A number of changes and potential changes to our company laws will have an impact on deal structures. In terms of the Corporate Laws Amendment Act, 2006 which became law at the end of last year, sections 228 and 38 of the Companies Act have been amended.

Section 228 deals with the shareholder consent required where the directors of a company enter into an agreement for the disposal of the whole or most of the company's undertaking or its assets, in other words a sale of its business. Previously, section 228 provided that the directors of a company could not, without the approval of at least 50% of the shareholders, enter into such a disposal agreement. Due to the recent amendments, the directors will now need 75% shareholder approval by special resolution for transactions of this type. It has yet to be seen whether this amendment may cause parties to a proposed transaction to rather structure their deals differently.
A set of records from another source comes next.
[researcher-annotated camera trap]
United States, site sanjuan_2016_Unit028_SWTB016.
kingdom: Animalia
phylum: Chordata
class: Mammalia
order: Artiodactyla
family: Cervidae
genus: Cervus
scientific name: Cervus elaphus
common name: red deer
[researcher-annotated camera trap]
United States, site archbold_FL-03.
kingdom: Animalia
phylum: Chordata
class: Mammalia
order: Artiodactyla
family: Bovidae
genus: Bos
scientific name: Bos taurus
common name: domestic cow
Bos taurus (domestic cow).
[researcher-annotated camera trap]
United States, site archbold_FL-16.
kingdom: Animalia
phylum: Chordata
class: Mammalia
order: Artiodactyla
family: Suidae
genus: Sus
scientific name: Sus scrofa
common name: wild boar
In regard to BEE driven transactions, the old section 38 of the Companies Act often inhibited such transactions and led to dealmakers concocting complex structures to avoid the requirements of this section. This was because section 38 prevented companies from providing financial assistance to BEE partners to enable them to take up shares in the company. However a company is now permitted to provide financial assistance to take up shares in itself, provided that 75% of the shareholders of the company approve. The extent to which this amendment will result in more BEE activity remains to be seen, as the new section also requires the directors to confirm that the company will remain solvent and liquid for the "entire duration of the transaction". This is an onerous statement for the directors to make particularly if the financing is to endure over a long period of time.
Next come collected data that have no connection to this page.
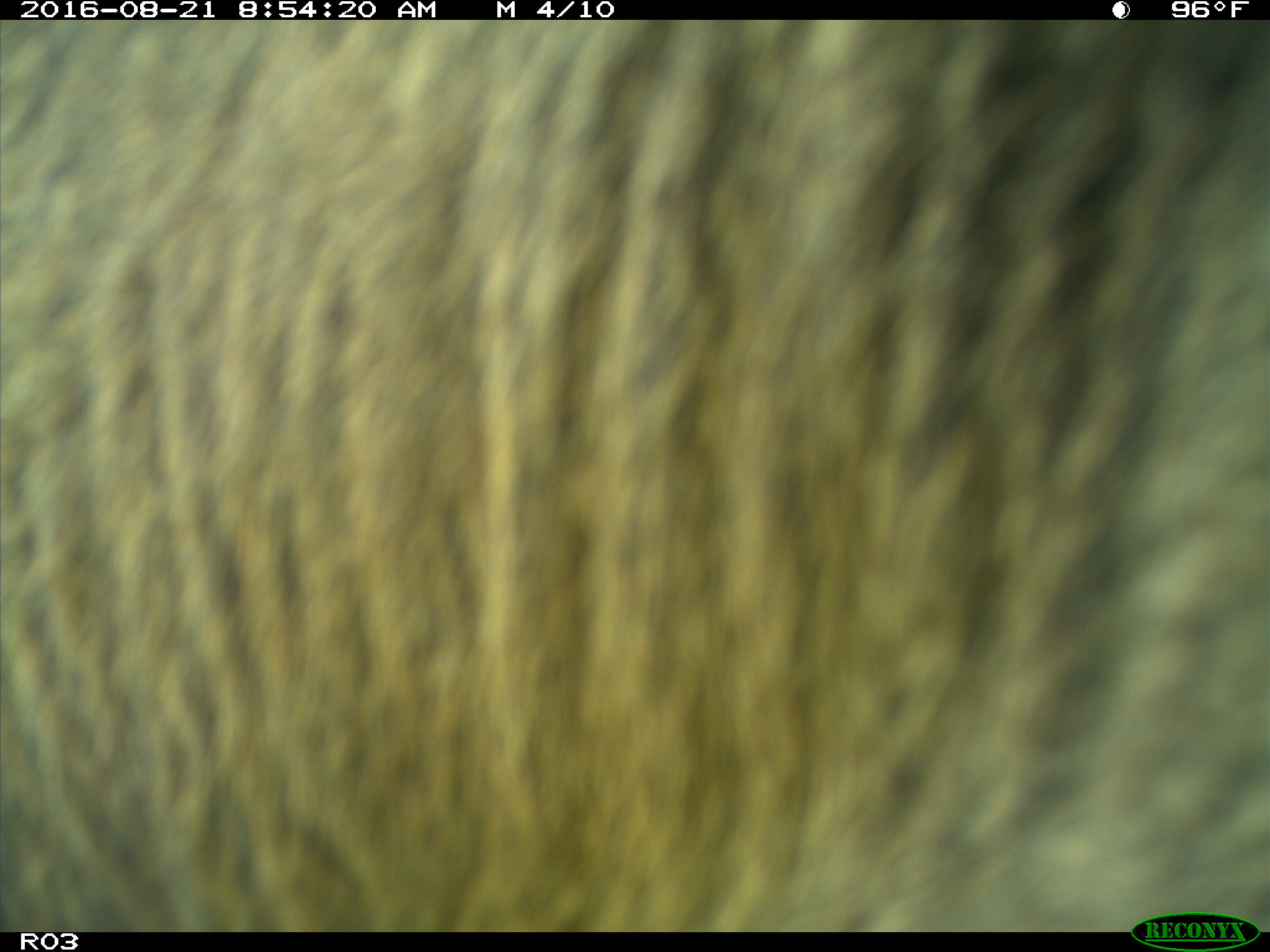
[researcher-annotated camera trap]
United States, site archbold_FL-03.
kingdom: Animalia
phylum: Chordata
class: Mammalia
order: Artiodactyla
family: Bovidae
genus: Bos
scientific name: Bos taurus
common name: domestic cow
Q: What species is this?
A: Bos taurus (domestic cow).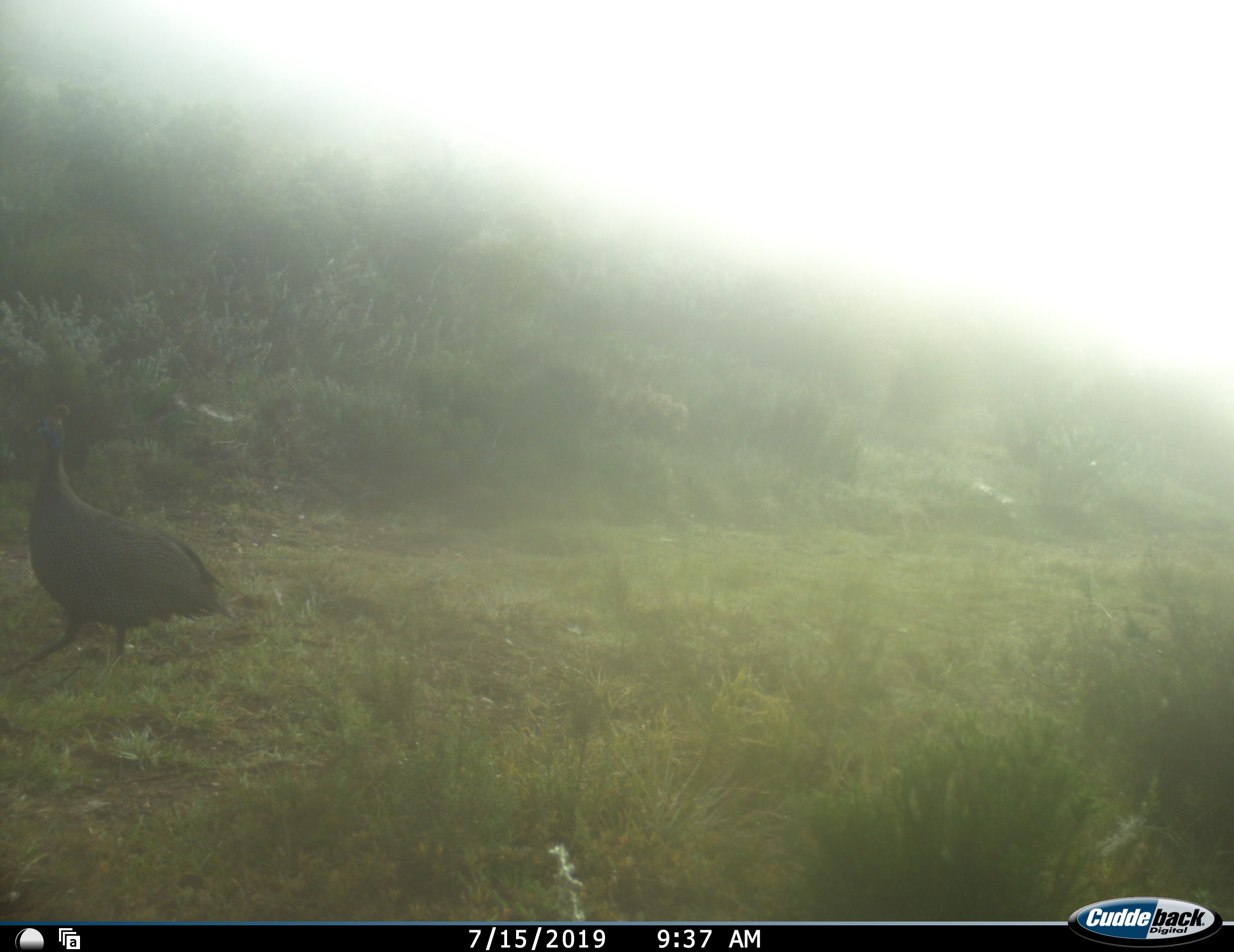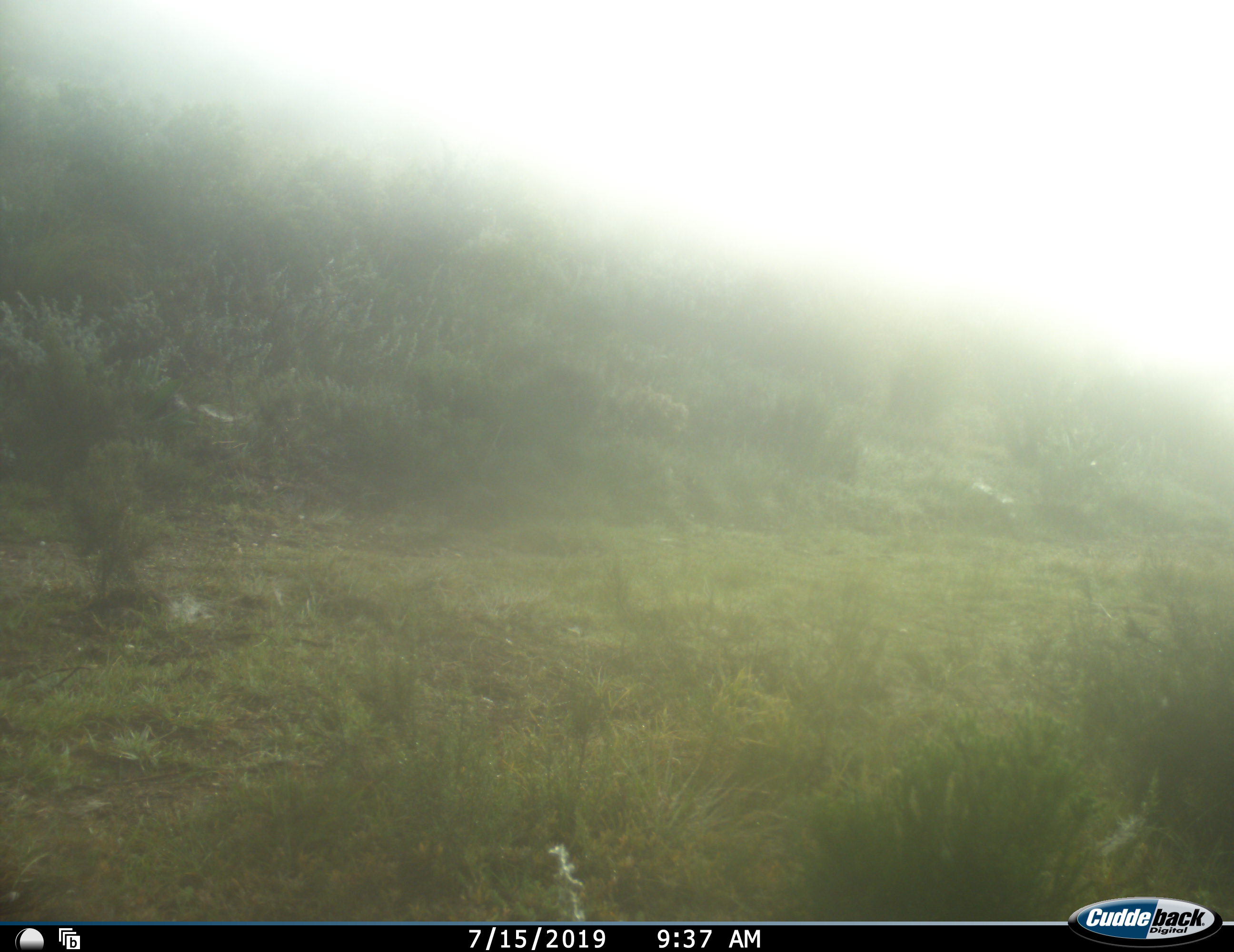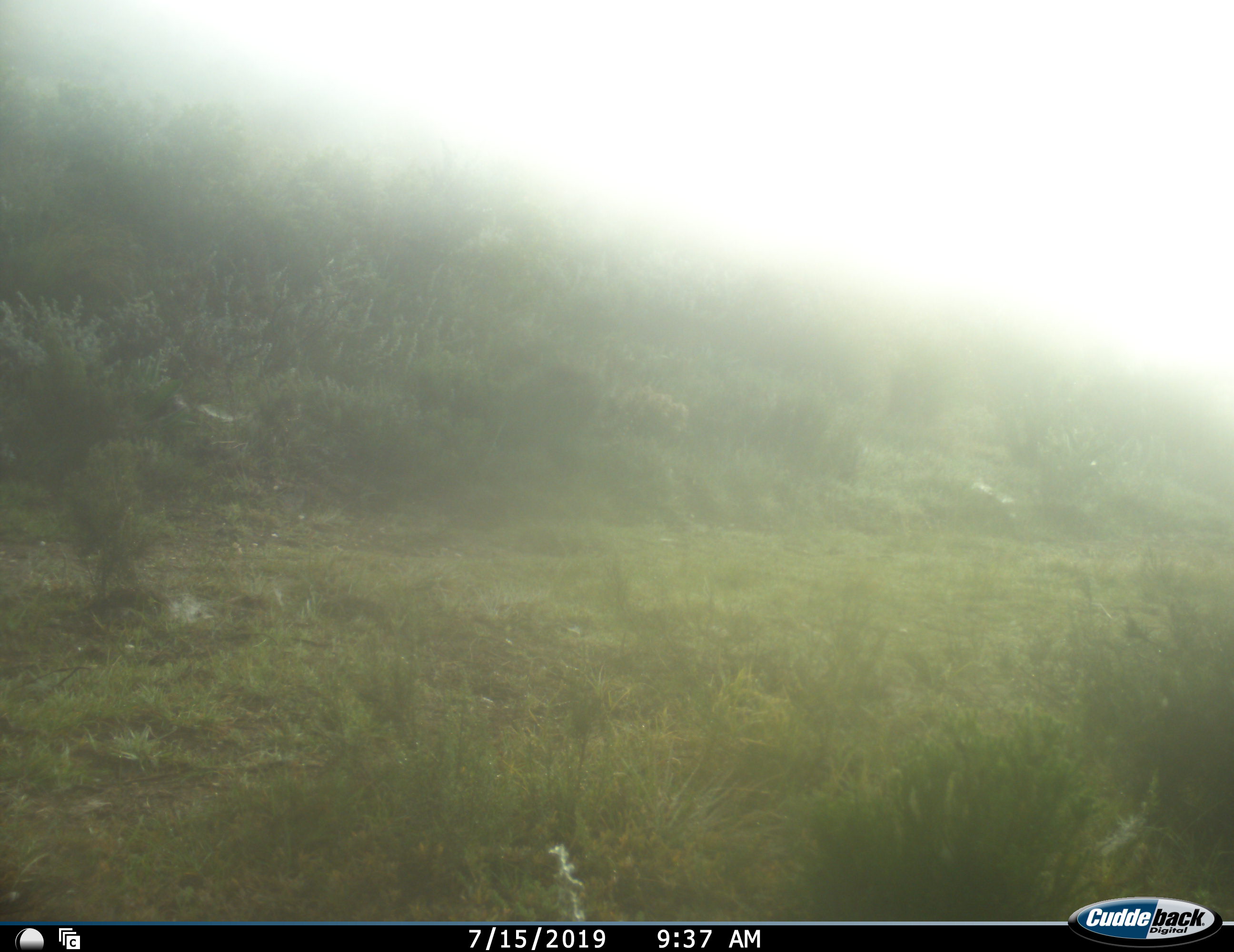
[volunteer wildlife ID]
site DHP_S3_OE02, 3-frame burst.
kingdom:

Even more interesting, the latest draft of the new Companies Bill makes provision for the amalgamation or merger of two companies, pursuant to which a single, new company will come into existence. This concept is similar to what is provided for by the laws of the USA regarding mergers. According to the Bill, the shares of the disappearing company will have to be cancelled and the Commissioner (similar to the Registrar of Companies) will issue a certificate of incorporation to the newly merged company, and de-register each of the amalgamating companies. It therefore appears that our laws may at long last provide for authentic mergers of companies.

Given the recent amendments to the Companies Act and the proposed introduction of genuine mergers in South Africa in terms of the draft Bill, it will be interesting to see the ingenious structures used in future commercial transactions – BEE and all.